A. Bondal's symplectic groupoid of triangular bilinear forms induces a Poisson structure on the space $\mathcal{A}_n$ of $n \times n$ unipotent upper-triangular matrices. It is governed by the classical $\mathfrak{so}(n)$ reflection equation. L. Chekhov and M. Shapiro described log-canonical coordinates on this groupoid via the $\mathcal{A}_n$-quiver. We introduce a birational Weyl group action on this symplectic groupoid, generated by cluster transformations associated with certain cycles of the quiver. We prove that the Poisson subalgebra of Weyl group invariants is a finite central extension of the algebra generated by the matrix entries of $\mathcal{A}_n$. J. Song embedded the $\imath$-quantum group of type $\mathrm{AI}_n$ into the quantum cluster algebra of the $\Sigma_n$-quiver (obtained by adding frozen vertices to the $\mathcal{A}_{n+1}$-quiver). Utilizing our Weyl group action, we determine the exact image of this embedding in the classical case, proving it is Poisson isomorphic to a quotient algebra of Weyl group invariants.
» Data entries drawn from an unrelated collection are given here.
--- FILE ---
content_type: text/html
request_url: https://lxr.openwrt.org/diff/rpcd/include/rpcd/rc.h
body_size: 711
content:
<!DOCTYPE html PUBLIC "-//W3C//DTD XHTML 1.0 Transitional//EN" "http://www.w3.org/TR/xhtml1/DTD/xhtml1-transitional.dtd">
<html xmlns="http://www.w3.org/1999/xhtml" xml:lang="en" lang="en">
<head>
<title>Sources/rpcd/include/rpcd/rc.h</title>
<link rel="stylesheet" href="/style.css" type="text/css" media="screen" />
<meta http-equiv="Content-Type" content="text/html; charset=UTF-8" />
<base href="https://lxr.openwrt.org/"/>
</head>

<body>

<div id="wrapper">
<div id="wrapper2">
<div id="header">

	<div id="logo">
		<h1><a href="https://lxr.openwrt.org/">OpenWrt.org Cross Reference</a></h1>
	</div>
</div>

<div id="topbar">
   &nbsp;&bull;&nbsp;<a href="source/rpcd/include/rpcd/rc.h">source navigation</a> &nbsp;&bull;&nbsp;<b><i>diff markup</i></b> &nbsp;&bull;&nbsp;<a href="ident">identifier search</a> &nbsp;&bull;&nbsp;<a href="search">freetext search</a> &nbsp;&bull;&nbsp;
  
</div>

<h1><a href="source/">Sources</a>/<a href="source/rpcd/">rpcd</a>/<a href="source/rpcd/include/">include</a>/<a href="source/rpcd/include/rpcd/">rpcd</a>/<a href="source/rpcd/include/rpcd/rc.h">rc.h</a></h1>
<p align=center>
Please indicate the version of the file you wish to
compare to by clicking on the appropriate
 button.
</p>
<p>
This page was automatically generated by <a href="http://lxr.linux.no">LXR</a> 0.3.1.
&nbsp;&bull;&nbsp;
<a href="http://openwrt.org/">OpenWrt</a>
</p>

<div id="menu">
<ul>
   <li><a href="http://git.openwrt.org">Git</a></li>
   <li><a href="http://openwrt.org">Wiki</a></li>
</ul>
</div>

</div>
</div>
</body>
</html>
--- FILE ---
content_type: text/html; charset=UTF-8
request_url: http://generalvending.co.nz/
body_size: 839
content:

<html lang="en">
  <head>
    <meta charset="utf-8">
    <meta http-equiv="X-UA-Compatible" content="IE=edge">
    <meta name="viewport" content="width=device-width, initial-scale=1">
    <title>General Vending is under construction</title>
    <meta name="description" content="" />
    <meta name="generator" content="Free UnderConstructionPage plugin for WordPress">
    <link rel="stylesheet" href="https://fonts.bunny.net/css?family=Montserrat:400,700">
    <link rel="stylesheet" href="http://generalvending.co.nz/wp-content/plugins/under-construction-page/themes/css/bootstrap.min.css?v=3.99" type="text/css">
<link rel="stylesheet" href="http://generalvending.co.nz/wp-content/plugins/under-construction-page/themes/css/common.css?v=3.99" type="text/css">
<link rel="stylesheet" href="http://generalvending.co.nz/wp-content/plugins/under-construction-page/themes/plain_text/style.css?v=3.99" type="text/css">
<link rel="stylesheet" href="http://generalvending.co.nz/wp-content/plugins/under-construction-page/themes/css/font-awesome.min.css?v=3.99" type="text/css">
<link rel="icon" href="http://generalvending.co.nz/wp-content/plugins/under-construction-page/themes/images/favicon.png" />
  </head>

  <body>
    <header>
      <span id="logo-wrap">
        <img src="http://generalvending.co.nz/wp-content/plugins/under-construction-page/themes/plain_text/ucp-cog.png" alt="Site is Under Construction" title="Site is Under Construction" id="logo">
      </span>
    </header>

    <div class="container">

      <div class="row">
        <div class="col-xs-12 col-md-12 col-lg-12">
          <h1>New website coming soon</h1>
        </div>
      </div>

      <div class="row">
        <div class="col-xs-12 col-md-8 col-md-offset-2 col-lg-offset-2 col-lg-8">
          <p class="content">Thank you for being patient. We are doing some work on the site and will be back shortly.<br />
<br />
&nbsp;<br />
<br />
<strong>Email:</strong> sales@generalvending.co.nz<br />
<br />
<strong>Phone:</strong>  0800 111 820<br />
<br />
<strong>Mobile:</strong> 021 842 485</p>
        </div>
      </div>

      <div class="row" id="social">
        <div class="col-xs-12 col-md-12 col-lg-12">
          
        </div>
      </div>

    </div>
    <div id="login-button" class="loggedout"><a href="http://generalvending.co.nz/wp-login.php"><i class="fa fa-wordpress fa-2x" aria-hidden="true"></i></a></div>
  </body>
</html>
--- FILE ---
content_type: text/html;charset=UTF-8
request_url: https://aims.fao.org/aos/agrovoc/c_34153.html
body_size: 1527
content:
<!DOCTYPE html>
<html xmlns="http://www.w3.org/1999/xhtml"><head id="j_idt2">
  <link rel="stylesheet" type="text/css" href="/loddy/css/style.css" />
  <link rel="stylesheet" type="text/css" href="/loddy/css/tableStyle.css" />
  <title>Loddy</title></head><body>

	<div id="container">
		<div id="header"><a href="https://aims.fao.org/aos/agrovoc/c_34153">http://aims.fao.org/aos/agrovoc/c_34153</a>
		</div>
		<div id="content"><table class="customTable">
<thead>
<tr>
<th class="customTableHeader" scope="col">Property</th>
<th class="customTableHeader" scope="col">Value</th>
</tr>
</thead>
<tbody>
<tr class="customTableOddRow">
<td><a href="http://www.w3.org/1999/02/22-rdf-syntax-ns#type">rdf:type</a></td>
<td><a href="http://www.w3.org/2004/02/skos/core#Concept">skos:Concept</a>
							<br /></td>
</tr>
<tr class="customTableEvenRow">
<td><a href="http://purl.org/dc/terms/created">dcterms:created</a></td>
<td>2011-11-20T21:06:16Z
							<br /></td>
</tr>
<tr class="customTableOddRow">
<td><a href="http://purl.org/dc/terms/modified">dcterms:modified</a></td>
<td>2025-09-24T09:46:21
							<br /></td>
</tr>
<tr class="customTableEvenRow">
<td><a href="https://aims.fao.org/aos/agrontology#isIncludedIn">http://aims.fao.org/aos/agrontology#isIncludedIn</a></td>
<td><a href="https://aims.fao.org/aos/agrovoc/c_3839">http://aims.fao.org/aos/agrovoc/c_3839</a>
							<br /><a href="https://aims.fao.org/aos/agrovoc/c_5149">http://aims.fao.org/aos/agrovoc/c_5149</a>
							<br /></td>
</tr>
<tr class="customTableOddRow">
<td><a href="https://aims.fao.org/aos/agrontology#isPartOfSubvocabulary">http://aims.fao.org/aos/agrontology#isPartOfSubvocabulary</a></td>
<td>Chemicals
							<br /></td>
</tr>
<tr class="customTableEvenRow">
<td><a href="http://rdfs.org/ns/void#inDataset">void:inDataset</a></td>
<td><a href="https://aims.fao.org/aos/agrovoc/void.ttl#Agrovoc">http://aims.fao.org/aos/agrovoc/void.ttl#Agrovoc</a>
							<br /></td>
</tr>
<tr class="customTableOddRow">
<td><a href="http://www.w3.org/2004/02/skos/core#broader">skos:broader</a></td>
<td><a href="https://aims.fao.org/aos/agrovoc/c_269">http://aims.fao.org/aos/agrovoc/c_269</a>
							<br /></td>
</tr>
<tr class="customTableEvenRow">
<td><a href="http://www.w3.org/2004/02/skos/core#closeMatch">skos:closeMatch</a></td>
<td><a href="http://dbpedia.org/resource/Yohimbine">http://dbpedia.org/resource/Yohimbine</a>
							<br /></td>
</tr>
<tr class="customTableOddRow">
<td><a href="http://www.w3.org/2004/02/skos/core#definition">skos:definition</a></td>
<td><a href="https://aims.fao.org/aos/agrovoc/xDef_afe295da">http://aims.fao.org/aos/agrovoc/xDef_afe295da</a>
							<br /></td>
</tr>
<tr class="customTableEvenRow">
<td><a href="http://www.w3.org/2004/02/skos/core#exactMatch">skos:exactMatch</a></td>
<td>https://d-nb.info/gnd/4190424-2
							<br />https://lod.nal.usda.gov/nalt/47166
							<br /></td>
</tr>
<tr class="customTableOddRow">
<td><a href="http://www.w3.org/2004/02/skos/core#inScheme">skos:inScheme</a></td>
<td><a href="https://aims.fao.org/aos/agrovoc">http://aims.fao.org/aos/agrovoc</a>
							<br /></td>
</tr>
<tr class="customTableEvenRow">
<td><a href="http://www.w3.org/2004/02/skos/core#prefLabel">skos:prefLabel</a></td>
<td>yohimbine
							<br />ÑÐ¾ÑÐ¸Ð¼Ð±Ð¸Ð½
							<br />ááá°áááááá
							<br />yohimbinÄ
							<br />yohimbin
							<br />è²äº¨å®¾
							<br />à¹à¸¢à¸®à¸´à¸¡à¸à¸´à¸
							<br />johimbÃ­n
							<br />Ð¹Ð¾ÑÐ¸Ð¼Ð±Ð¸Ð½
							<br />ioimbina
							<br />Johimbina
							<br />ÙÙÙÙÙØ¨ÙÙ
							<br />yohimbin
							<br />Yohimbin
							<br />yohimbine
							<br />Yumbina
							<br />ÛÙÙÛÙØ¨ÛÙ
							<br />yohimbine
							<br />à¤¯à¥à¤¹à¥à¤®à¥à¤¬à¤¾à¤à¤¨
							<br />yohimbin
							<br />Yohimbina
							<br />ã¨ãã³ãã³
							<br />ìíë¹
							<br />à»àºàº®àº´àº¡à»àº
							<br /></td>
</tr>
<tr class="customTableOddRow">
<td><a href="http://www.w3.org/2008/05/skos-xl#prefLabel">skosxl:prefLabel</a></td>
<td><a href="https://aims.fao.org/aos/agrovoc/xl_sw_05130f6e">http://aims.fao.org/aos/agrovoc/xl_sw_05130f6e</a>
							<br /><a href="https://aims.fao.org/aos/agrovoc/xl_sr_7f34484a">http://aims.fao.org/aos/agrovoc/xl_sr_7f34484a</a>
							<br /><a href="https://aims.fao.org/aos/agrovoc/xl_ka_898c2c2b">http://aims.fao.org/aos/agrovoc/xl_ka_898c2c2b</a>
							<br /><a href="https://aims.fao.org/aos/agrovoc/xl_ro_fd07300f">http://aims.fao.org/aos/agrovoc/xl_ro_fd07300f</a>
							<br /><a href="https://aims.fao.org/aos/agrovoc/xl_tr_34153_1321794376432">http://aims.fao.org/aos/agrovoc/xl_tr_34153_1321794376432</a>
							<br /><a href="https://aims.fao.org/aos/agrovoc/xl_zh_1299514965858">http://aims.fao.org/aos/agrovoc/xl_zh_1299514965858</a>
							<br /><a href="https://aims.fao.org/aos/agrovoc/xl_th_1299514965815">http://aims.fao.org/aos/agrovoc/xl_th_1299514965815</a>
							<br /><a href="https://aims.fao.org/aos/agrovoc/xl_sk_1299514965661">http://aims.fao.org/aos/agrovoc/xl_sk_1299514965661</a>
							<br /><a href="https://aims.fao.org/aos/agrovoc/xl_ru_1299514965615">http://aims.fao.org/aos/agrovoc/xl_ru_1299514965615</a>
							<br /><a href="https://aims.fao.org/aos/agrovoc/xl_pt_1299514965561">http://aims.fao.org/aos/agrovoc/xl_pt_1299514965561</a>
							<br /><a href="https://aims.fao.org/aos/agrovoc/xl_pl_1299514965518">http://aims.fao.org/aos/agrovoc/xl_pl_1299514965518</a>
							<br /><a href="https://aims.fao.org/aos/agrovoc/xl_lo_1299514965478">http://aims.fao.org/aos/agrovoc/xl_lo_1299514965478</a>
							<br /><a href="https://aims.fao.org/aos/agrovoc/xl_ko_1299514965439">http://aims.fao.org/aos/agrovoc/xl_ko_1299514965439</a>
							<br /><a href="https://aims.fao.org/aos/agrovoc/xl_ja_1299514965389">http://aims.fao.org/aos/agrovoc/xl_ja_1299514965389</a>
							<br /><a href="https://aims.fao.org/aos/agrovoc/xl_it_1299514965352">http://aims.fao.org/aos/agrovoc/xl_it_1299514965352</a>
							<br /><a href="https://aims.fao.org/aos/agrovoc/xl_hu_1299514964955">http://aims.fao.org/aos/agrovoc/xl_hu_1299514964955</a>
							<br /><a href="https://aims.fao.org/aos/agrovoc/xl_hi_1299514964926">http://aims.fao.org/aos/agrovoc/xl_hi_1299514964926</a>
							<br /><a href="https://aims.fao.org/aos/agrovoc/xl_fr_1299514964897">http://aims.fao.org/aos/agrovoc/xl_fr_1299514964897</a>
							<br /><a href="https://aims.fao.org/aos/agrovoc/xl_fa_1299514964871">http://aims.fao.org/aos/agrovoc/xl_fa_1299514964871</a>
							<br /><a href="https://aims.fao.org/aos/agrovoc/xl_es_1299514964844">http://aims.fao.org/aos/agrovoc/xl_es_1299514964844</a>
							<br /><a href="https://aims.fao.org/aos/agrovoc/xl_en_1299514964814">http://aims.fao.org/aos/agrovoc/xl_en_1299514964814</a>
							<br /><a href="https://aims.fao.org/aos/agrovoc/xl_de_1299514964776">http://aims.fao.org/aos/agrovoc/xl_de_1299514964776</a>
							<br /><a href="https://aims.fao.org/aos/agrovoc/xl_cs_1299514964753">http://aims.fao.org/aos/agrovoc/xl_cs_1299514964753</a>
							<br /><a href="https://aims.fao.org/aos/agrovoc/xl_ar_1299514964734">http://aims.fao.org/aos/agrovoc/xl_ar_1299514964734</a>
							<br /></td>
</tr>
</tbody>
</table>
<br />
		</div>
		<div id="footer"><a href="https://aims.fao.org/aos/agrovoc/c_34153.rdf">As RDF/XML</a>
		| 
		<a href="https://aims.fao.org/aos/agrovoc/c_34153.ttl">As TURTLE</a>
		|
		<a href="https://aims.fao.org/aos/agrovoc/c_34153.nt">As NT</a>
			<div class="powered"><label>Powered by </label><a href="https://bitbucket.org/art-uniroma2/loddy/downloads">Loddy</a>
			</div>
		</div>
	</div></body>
V. Fock and L. Chekhov defined a Poisson map $\phi_n$ from the Teichm\"uller space $\mathcal{T}_{g,s}$ into $\mathcal{A}_n$. To describe the cluster structure of $\operatorname{Im}(\phi_n)$, we apply a cluster Poisson reduction to $\mathcal{A}_n$ based on the rank condition $\operatorname{rank}(A+A^T) \le 4$, which is satisfied by all $A \in \operatorname{Im}(\phi_n)$. Although the solution set of this condition has multiple irreducible components, the Weyl group acts transitively on them, making the corresponding reductions conjugate. Thus, it suffices to determine the reduction on a single component. Finally, we show that the longest element of the Weyl group corresponds to a cluster DT-transformation on the $\mathcal{A}_{2k}$-quiver, providing a canonical basis for the cluster algebra, whereas no reddening sequence exists for odd $n$.